*Task requirements*
Write the next part of the article below about the Ninth Ward hairdresser, starting right after its final sentence.

>> start Selected passage

Hairdresser Finds New Roots in Ninth Ward

Hairdresser finds new roots in Ninth Ward
by Greg LaRose
April 21, 2008
Just after lunch on Friday, March 28, as Phillena Carradine trudged back into the offices of Idea Village on Camp Street, she felt emotionally and physically spent.
She’d spent most of the week there pitching her plan to open a hair salon in the Ninth Ward and creating a business plan with student volunteers from the Stanford University Graduate School of Business.
Her lunch hour from her job with The Road Home was already running long when an Idea Village representative told her she’d have to rework the budget plans for her salon.
“It was such a long week,” Carradine said. “I couldn’t believe I had more to do.”
Knowing she had to finish her workday, Carradine told Daryn Dodson of the Idea Village that she couldn’t stay for more than 30 minutes. She begrudgingly made her way upstairs to the Idea Village conference room to rejoin the Stanford students.
Carradine’s salon idea, Reflections of Beauty, was among four business proposals Idea Village, an entrepreneurial networking collaborative, was considering as a first-floor tenant at its satellite business innovation center planned at North Galvez and Piety streets in the Ninth Ward.

>> end Selected passage
>> start Recorded data

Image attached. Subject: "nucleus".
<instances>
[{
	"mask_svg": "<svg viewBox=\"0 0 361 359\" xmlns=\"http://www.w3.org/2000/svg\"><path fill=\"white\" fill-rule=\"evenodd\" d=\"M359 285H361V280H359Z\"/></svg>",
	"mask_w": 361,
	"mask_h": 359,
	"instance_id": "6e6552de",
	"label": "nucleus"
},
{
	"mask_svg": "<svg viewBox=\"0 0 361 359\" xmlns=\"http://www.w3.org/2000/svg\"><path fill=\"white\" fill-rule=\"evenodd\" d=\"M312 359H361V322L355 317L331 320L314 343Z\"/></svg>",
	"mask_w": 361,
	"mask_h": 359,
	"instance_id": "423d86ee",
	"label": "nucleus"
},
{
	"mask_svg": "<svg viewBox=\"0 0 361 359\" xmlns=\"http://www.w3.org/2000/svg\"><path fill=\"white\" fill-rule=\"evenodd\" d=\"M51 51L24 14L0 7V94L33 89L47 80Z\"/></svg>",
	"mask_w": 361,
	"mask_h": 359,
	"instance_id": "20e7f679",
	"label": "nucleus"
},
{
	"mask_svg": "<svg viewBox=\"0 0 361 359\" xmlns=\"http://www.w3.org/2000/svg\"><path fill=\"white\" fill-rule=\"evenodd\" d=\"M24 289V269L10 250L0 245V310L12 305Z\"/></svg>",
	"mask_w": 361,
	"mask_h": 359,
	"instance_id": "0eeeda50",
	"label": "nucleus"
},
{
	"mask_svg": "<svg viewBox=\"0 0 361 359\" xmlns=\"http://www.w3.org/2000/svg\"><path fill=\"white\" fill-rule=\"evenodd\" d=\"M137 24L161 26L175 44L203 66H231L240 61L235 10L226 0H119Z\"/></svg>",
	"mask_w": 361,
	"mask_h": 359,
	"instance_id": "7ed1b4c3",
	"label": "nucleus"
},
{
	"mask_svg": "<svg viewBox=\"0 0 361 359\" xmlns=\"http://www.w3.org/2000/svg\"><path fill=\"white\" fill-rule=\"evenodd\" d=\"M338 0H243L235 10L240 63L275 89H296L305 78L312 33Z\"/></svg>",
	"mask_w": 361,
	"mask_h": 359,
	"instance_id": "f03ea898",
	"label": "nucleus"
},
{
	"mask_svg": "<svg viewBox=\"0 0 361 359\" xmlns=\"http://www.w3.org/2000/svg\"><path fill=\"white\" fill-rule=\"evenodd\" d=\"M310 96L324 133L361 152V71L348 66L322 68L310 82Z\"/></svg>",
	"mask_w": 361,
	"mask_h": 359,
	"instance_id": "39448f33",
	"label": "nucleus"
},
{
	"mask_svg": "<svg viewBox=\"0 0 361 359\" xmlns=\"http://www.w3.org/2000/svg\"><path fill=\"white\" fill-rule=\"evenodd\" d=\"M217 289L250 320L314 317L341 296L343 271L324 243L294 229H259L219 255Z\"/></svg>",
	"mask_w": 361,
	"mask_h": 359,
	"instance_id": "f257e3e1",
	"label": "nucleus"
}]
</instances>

>> end Recorded data

*Task answer*
In addition to not having to pay the first year’s rent, the winner would receive a $28,000 grant for equipment, supplies, staffing and professional support from Idea Village.
Other contenders included a family venture that combined a cell phone and children’s clothing store with a bill-paying center. A high-end clothing store and an allied health-training center also were proposed for the location.
Carradine, who lost her Mid-City home in Hurricane Katrina, was confident her salon would thrive. Confident enough to turn down job offers from salons in Dallas, to which she had evacuated. Confident enough to return to the Ninth Ward, where floodwaters obliterated block after block of homes.
“It’s home,” she said. “I knew the people would be coming back. You have people there who’ve never crossed the (Industrial Canal) bridge their whole lives.”
It was also home to her customers. Returning from Dallas, Carradine reconnected with more than 200 clients who would visit her home for hair care after hours and on weekends. Where there were 20 salons in the neighborhood pre-Katrina, only five have reopened.
At the top of the stairs, she turned into the conference room. She was expecting to crunch numbers again after a week of crafting her business plan. Inside the room were the 14 Stanford students, most of them beaming.
After they told Carradine she would be the anchor tenant for the Upper Ninth Ward center, emotions overtook her.
“Thank you so much for believing in me,” she told the students, tears revealing the strain not only of the week but of 2 1/2 years of a lifelong dream put on hold.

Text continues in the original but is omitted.